No importaba nada más. Ni que se estuviera literalmente cociendo bajo el sol del mediodía, ni que estuviera ahí de rodillas, en medio de la calle saboreando su manjar, ni su extraña sensación de estar viviendo algo casi irreal ni, por supuesto, los comentarios de la gente que parecía acercarse a su alrededor.
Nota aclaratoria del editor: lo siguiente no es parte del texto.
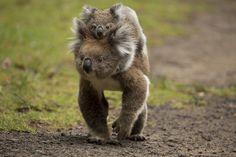 """baby koala ; ) """"gor"""" by  Irca Caplikas 2015-03 on 500px 101650983"""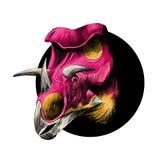 Huvudet av en dinosaurieavel av triceratopsen Royaltyfri Foto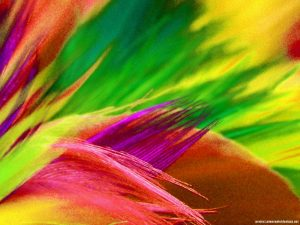 colorful-feather-background-powerpoint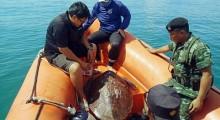 Beamte retten die Riesenschildkröte, die durch ihr GEwicht und dem seichten Wasser nicht mehr ins Meer zurück konnte.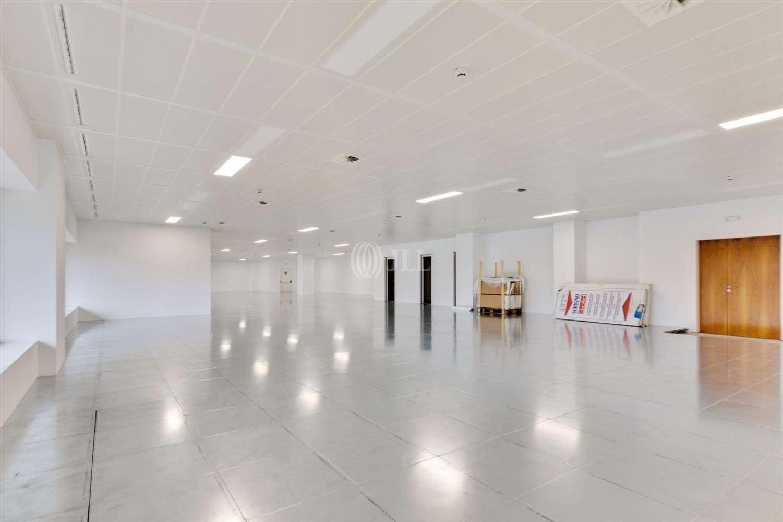 Oficina Barcelona, 08029 - L´Illa - 21169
-Ahí tenemos otro de esos infelices muertos vivientes. Nunca podré acostumbrarme a esa asquerosa sangría. Anda, acaba con este repulsivo espectáculo Manu.
Y Manu, con la destreza que los días del Apocalipsis le fueron dotando, en una fracción de segundo cargó la escopeta de dos cañones y pulverizó el cráneo del zombie que con fruición devoraba las entrañas de un infeliz, deseando que no se acabara lo que le parecía la jugosa tajada de un dulce y fresco melón.